After the response I received from my post on Product Marketing, I decided to go dig this writing up from a couple years ago. I wrote this as a manifesto to myself during a frustrating day at work. I think it bears repeating and publishing now that I have an audience [albeit a small one]. Enjoy!
One of my biggest pet peeves as a marketer is the common misconception that these two words are interchangeable. In reality, advertising is a very small piece of the marketing process and the final step in taking a product or service to market. They’re most often confused because advertising is the one that’s most visible to us as consumers.
Have you ever really thought about what goes into bringing a product or service to market? There’s a reason you purchased that pair of shoes you’re wearing or that great product from Apple you carry around with you or the car you’re driving and I can guarantee it wasn’t JUST a flashy TV advertisement or a promotional discount that was offered at the time of purchase….
Homer Simpson was a terrible marketer
One of my favorite episodes of The Simpsons is the one where Homer finds out that he has a half-brother, Herb, who is the founder of a large automotive company.
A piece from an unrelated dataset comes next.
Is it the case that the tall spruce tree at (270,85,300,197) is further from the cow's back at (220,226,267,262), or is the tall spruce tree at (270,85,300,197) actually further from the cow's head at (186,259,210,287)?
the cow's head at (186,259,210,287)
Through the predictable antics of The Simpsons it’s inevitable that Homer will be charged with bringing a car to market in an effort to save the company.
He does and it fails miserably…. Looking more like a car meant for underwater travel than something for Middle America, Homer threw a bunch of crap he wanted to see in a vehicle. There was no consideration for the marketplace (a true marketer would have been more empathetic to the real customer’s needs) and the value proposition was confusing.
It wasn’t a lack of funding or promotion that made the car fail…. You can only spend so much money promoting something that no one wants.
Could Homer avoid this pitfall by better understanding the marketplace?
In a much more extreme case, a study of the war in Iraq found that 63% of all casualties were coming from the extremely dangerous roadside IED attacks on the traditional Humvee. The need for a vehicle that could withstand the explosion of one of these mines was critical to saving lives in the conflict. Multiple companies went to work fulfilling the demands of the US Military and the end result was the Mine Resistant Ambush Protected (MRAP) Vehicle. By 2004, no troops had died in more than 300 attacks on these vehicles and demand for the MRAP skyrocketed.
While this is an example of a very demanding and well-funded customer (the US Military); the same holds true for consumers everywhere. As great marketers, our job at the most basic level is to:
1) Explore and identify the needs of the marketplace…
2) Put products/services in the pipeline that will satisfy those needs…
3) Effectively promote and distribute to the targeted customers…
By following this fundamental process, the product or service you’re trying to sell will literally fly off of the shelves (although a great sales force and fantastic ads/promotions will surely speed up the process)….
And that my friend is a beautiful thing!